Bruce Springsteen - 2012 - New Orleans Jazz & Heritage Festival - Musician - Takahiro Kyono

(Credits: Far Out / Takahiro Kyono)

Fri 27 June 2025 21:00, UK

Lately, Bruce Springsteen has found himself in the crossfire of one of the biggest battles known to man: how to stay young, relevant, and exciting. Plagued by the reality of countless generational heroes being left by the wayside to make way for fresher faces, Springsteen has performed his own type of artistic surgery time and time again to ensure his voice always remains among the loudest.

This isn’t a battle that he faces alone, but it’s one he seems to have mastered more than most, coming away from the fight relatively unscathed even after standing off with some of the more prominent (and villainous) opposers, like his recent one with Donald Trump. Obviously, his concerns with our ageist society feel far more high-stakes than telling the US President off, especially when the latter’s only weapon is going after the singer’s “Radical Left Politics”.

But this forms part of a larger whole, with Springsteen’s ability to step out and into the light with such vivacity stemming from a broader, more hard-hitting truth about who he is in the modern landscape: a voice that people still want to listen to. That in itself is even difficult for modern stars to achieve, most of them sort of favouring the sitting duck position over speaking up with any sort of indication that could eventually tarnish their reputation (but activism versus silence is a whole other debate entirely).

The point is: Springsteen still has his platform not because he speaks up on matters but because he’s always primed his stage with delicacy, evolving with the times like the gradual or subtle changes every iOS update – not exactly the perfect metaphor, but the idea is that, to Springsteen, keeping pace when you’re growing older is an exact science. You can’t move too fast, but staying still is almost certainly self-sabotage.

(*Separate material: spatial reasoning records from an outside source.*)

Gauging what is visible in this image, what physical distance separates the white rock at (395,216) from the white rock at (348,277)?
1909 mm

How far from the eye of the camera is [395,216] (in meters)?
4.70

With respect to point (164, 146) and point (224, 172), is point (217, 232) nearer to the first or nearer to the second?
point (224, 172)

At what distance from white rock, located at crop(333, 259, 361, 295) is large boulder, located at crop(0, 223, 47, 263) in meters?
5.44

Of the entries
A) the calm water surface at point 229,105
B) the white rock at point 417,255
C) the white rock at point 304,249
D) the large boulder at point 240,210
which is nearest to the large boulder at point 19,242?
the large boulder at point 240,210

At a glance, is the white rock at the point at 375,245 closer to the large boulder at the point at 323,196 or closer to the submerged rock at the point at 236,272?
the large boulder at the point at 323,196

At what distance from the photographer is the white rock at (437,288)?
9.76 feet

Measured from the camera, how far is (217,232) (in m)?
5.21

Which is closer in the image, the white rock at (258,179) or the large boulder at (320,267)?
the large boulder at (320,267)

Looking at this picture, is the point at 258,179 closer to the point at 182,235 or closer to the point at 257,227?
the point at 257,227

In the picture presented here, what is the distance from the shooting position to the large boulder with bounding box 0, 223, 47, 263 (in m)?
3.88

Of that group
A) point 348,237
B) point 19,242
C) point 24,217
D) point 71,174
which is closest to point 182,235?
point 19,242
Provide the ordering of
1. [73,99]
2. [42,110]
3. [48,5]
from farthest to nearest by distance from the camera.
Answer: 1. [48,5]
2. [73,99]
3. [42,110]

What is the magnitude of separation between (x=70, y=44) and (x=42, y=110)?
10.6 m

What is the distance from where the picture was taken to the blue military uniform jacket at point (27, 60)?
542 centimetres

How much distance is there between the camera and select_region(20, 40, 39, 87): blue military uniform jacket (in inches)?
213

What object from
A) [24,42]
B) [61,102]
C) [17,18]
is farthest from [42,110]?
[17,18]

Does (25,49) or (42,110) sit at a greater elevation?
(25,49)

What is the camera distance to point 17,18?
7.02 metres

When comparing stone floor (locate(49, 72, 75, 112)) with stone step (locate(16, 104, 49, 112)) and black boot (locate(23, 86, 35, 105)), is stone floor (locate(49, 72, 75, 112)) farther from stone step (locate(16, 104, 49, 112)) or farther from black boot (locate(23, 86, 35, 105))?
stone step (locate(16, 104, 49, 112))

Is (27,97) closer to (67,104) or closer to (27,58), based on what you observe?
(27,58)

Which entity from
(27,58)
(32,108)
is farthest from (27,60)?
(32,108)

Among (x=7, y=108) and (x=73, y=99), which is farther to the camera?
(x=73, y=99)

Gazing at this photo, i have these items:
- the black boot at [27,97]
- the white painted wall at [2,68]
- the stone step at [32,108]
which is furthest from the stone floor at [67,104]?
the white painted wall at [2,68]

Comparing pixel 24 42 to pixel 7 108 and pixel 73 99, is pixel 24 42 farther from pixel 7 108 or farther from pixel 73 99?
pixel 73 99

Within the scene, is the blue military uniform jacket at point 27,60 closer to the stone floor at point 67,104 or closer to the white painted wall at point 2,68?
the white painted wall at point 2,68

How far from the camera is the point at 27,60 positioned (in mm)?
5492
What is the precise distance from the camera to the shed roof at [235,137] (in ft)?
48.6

More to the point, it’s not just about Springsteen’s ability to stay integrated into the political climate. That’s what he’s always done, and it’s not necessarily new now. But it certainly feels like it’s entirely unforced, though perhaps that’s more reflective of someone who has no interest in imitating who they once were or becoming the stars of today: Springsteen knows what he has to offer, and that’s always been his deepest truth.

But who else has entered this strangely niche arena filled with older legends who’re still at it as feverishly as they were back then? The ones who still play among newcomers today, without karaoke-ing themselves into oblivion? According to Springsteen, it’s names you’d probably expect to hear when it comes to everlasting warriors. “Dylan keeps making good albums,” he told The Times. “The Rolling Stones are playing the best they’ve ever played.”

He continued: “These guys are trying to figure out the same thing I’m trying to figure out: how do you do this now and how do you stay great? Today, the music of youth is Sabrina Carpenter and Chappell Roan. You have to let other people have their time, but you still have a bunch of older guys with something to say. Ultimately, it’s simple: you’re still trying to bring joy, thought and inspiration into people’s lives.”

In all fairness, maybe this is far less complicated and intricate than delving into Springsteen’s musical and political history: maybe it’s about inherent authenticity and knowing how to play the game by not playing anything at all. Springsteen, from day one, has remained honest by speaking from the heart, and, while the parameters for what that means have changed over time, it’s allowed a certain kind of rawness you can’t replicate by trying to stay relevant. It just is, and people either buy it or they don’t.